/regex-tutorial

Computer Science for JavaScript Challenge: Regex Tutorial

MIT LicenseMIT

Regex Tutorial

The Task

Developers write code, but they also write about code.

This project is to create a tutorial that explains how a specific regular expression, or regex, functions by breaking down each part of the expression and describing what it does.

Acceptance Criteria

GIVEN a regex tutorial
WHEN I open the tutorial
THEN I see a descriptive title and introductory paragraph explaining the purpose of the tutorial, a summary describing the regex featured in the tutorial, a table of contents linking to different sections that break down each component of the regex and explain what it does, and a section about the author with a link to the author’s GitHub profile
WHEN I click on the links in the table of contents
THEN I am taken to the corresponding sections of the tutorial
WHEN I read through each section of the tutorial
THEN I find a detailed explanation of what a specific component of the regex does
WHEN I reach the end of the tutorial
THEN I find a section about the author and a link to the author’s GitHub profile

What Is a Regex?

A regex, which is short for regular expression, is a sequence of characters that defines a specific search pattern. When included in code or search algorithms, regular expressions can be used to find certain patterns of characters within a string, or to find and replace a character or sequence of characters within a string. They are also frequently used to validate input.

For example, the following regular expression can be used to verify that user input is a valid email address:

/^([a-z0-9_\.-]+)@([\da-z\.-]+)\.([a-z\.]{2,6})$/

Each component of this regex has a unique responsibility to make sure that a user enters an email address that begins with an unspecified number of characters preceding the @ symbol, followed by a domain.
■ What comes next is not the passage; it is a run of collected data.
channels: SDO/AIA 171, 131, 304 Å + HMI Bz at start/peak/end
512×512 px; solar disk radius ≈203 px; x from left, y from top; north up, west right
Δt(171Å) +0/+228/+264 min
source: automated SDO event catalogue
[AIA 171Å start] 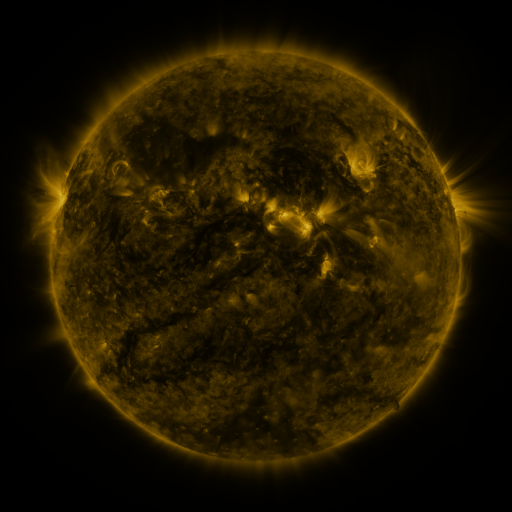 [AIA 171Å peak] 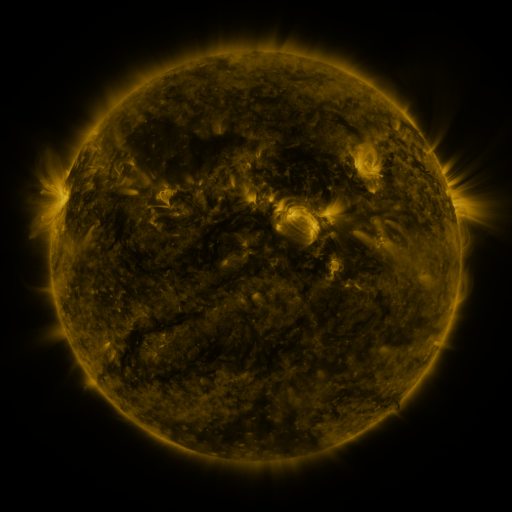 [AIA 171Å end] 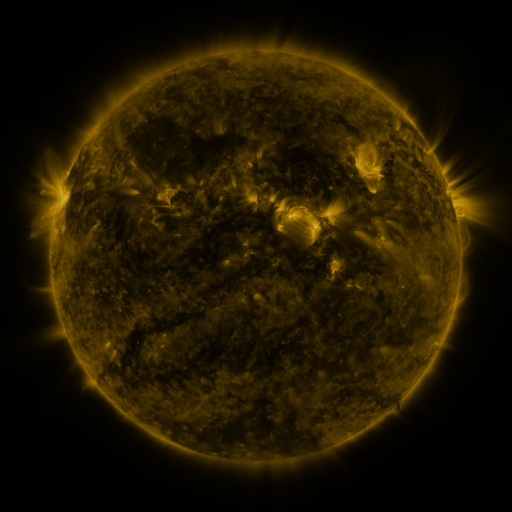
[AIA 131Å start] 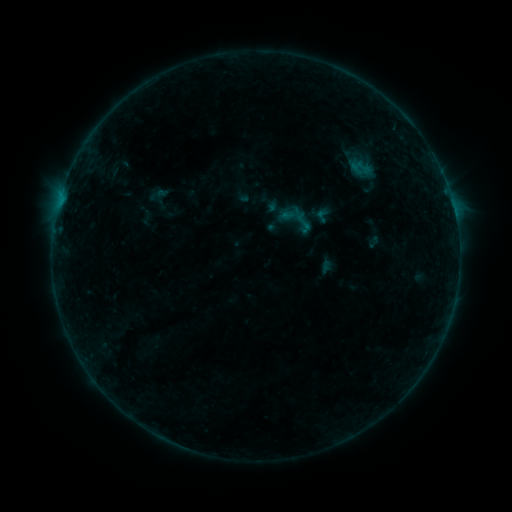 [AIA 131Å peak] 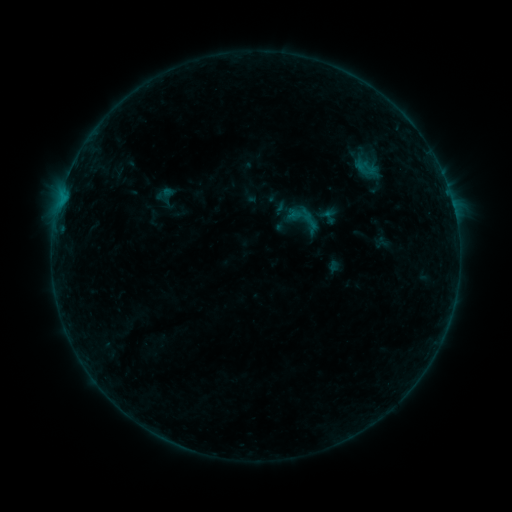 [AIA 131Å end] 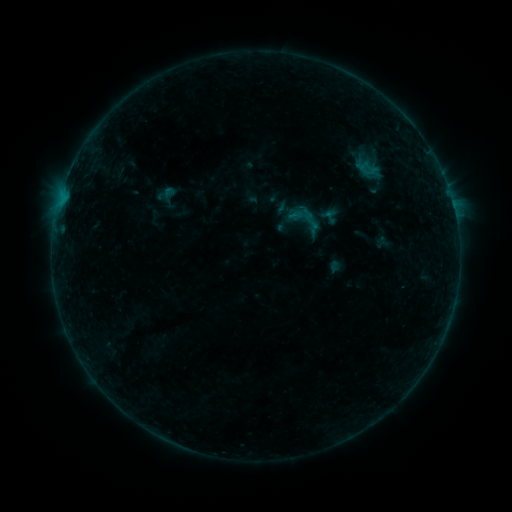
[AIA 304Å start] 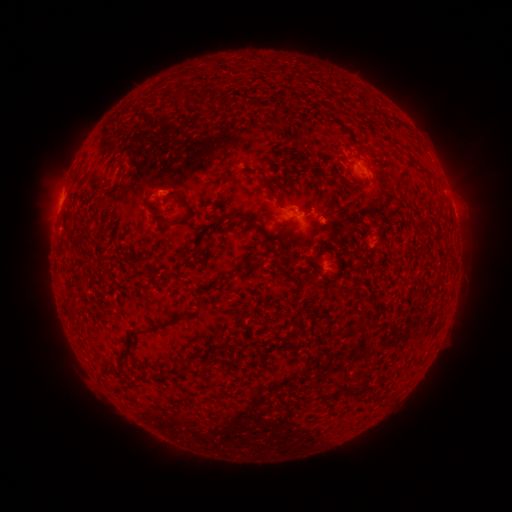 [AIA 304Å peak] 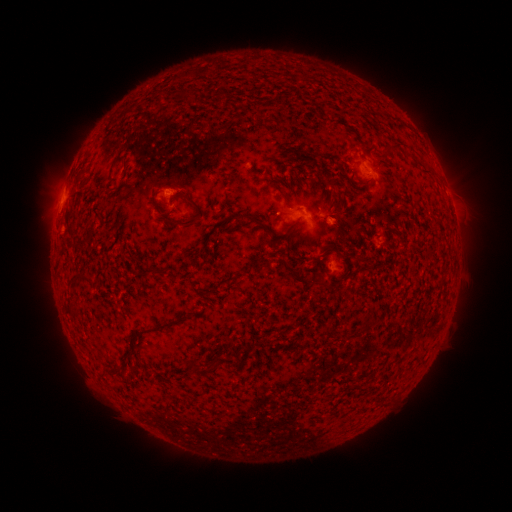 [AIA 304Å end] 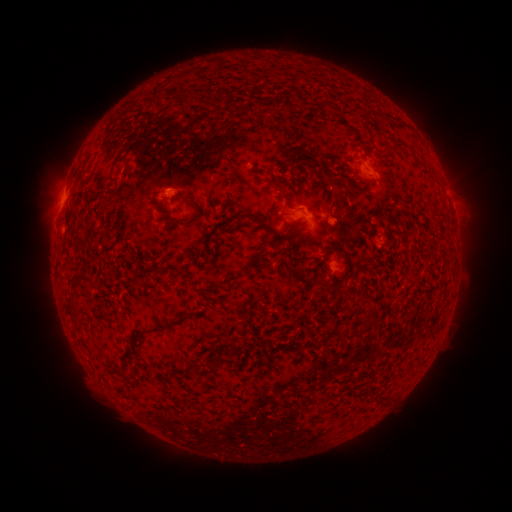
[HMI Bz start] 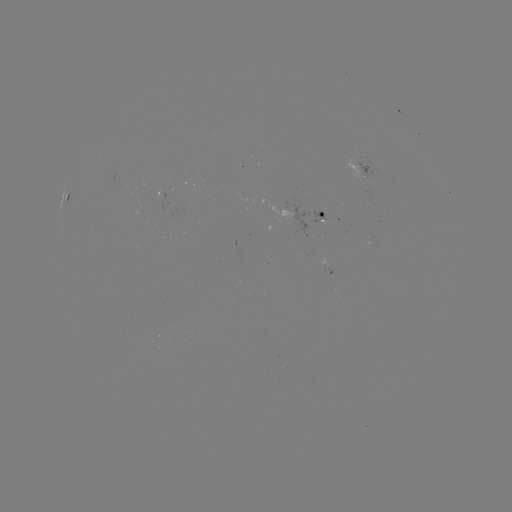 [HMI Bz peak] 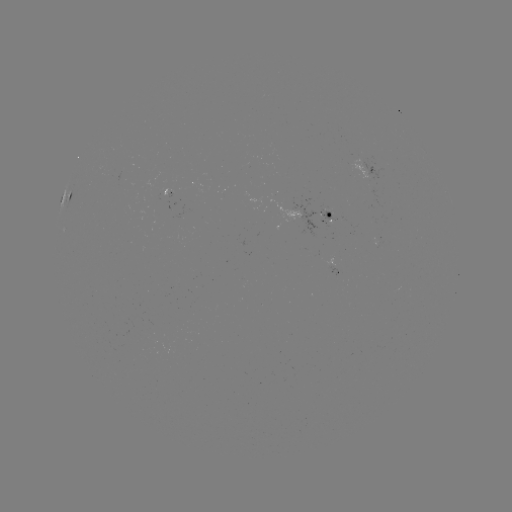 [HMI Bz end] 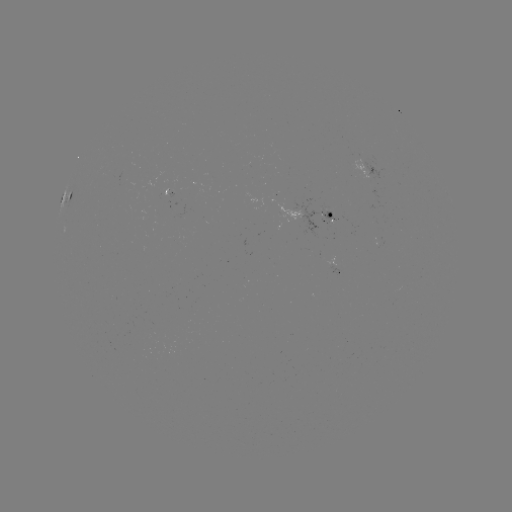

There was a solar emerging-flux region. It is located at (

Watch this introduction to regular expressions video and read Regex Tutorial: Matching a Username to learn how to identify the different components that make up a regex.

Examples:

  • Matching a Hex Value: /^#?([a-f0-9]{6}|[a-f0-9]{3})$/

  • Matching an Email: /^([a-z0-9_\.-]+)@([\da-z\.-]+)\.([a-z\.]{2,6})$/

  • Matching a URL: /^(https?:\/\/)?([\da-z\.-]+)\.([a-z\.]{2,6})([\/\w \.-]*)*\/?$/

  • Matching an HTML Tag: /^<([a-z]+)([^<]+)*(?:>(.*)<\/\1>|\s+\/>)$/

Getting Started

I will publish my findings as a GitHub gist. GitHub describes a gist as a simple way to share code snippets with others. It’s also an ideal way to demonstrate a technique, teach a principle, or show off a solution. It functions just like a repository, and you use Markdown to create it, just as you do with your READMEs. Gists can include code, images, links, and anything else you can include in a README.